Their research, published in the Cell Press journal Chem , provides a simple and reversible method for forming crystals that can be used to develop a new generation of adaptable materials.

Crystals—from snowflakes and diamonds to the silicon used in electronics—are made up of particles arranged in repeating patterns. To study how crystals form, some scientists use colloidal particles—microscopic spheres suspended in liquid that self-assemble into colloidal crystals. Colloidal particles are also the building blocks for advanced materials, including those used in optical and photonic technologies like sensors and lasers.

Despite the ubiquity and utility of crystals, it remains difficult to manipulate them.

“The challenge in the field has been control: crystals usually form where and when they want, and once conditions are set, you have limited ability to adjust the process in real time,” said study author Stefano Sacanna, professor of chemistry at NYU.

In their new study in Chem , the researchers found a simple and powerful way to control particles and form crystals: illuminating them.

The team added light-sensitive molecules, or photoacids, to a solution of liquid and colloidal particles. When light is shined on the photoacids, they temporarily become more acidic, which influences how they interact with the surfaces of colloidal particles. As a result, this changes the electric charge on the particles, which directly controls whether the particles attract or repel each other.

“Essentially, we used light as a remote control to program how matter organizes itself at the microscale,” said Sacanna.

In a series of experiments and simulations, the researchers showed that by adjusting light intensity, timing, and spatial patterns, they can trigger crystals to form or melt on demand, decide where crystallization happens, reshape and “sculpt” crystals, and improve their order and size to fabricate larger, more complex colloidal structures.

“Using our photoacid gave us a surprising level of control over the attraction between particles. Just turning the light up or down a little made the difference between the particle fully sticking or being fully free,” said study author Steven van Kesteren of ETH Zürich, who conducted this work at NYU as a postdoctoral researcher in Sacanna’s lab.

Request 1: According to the passage on light-controlled crystals, what happens to photoacids when light is shined on them?
Request 2: Retype the passage on light-controlled crystals, starting at "Despite the ubiquity" and ending at "chemistry at NYU.".

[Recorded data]
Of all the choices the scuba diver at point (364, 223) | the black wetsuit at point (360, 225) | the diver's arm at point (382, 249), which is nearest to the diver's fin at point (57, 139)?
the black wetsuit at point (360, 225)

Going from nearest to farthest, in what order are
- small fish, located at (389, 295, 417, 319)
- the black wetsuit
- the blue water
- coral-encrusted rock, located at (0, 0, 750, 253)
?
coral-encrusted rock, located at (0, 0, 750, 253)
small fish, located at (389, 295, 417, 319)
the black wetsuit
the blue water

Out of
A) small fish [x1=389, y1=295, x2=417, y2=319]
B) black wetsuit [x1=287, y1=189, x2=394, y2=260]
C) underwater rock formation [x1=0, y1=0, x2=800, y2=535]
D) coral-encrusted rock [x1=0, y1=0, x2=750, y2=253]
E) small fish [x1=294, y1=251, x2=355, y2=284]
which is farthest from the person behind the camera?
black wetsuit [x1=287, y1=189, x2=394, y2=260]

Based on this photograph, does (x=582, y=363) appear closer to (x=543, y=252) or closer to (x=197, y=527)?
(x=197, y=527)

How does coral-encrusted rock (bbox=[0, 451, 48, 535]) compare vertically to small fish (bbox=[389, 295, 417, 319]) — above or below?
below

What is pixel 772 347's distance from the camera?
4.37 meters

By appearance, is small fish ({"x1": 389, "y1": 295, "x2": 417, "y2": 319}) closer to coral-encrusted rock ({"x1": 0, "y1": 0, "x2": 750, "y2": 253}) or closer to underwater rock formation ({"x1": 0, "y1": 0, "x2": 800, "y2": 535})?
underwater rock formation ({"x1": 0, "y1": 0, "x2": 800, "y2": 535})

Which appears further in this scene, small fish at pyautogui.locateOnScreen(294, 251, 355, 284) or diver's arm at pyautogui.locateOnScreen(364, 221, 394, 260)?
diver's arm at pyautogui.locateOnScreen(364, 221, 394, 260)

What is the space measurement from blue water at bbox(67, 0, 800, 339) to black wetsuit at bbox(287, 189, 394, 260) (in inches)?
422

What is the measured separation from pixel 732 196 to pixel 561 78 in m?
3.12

Final answer 1: They temporarily become more acidic.

Final answer 2:
Despite the ubiquity and utility of crystals, it remains difficult to manipulate them.

“The challenge in the field has been control: crystals usually form where and when they want, and once conditions are set, you have limited ability to adjust the process in real time,” said study author Stefano Sacanna, professor of chemistry at NYU.